### Task brief
Run through the data and copy out every line that mentions the word "Zealand".

Records contained in a dataset:
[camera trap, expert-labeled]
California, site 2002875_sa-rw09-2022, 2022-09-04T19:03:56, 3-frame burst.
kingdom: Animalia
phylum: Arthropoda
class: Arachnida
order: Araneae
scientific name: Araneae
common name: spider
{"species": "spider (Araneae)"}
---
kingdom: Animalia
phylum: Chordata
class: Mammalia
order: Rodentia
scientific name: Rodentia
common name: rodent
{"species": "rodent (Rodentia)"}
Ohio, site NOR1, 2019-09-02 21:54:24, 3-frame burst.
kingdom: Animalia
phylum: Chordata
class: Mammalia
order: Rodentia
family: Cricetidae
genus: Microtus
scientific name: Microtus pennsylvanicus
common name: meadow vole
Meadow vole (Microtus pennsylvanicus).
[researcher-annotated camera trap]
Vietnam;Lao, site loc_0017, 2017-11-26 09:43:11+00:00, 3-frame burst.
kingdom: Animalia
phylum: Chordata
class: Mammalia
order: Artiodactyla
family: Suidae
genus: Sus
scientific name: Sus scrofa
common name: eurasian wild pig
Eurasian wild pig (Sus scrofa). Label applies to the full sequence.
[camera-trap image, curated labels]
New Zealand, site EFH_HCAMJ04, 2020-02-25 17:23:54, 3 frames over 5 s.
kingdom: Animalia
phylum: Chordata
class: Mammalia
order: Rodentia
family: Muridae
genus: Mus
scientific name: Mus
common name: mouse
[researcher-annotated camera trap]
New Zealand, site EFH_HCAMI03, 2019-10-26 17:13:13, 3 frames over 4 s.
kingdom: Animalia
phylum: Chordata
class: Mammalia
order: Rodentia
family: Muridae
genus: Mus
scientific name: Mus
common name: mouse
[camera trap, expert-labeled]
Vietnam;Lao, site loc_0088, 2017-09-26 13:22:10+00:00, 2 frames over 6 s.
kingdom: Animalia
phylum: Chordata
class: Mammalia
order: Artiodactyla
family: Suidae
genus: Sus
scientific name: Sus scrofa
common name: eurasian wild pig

### Result
New Zealand, site EFH_HCAMJ04, 2020-02-25 17:23:54, 3 frames over 5 s.
New Zealand, site EFH_HCAMI03, 2019-10-26 17:13:13, 3 frames over 4 s.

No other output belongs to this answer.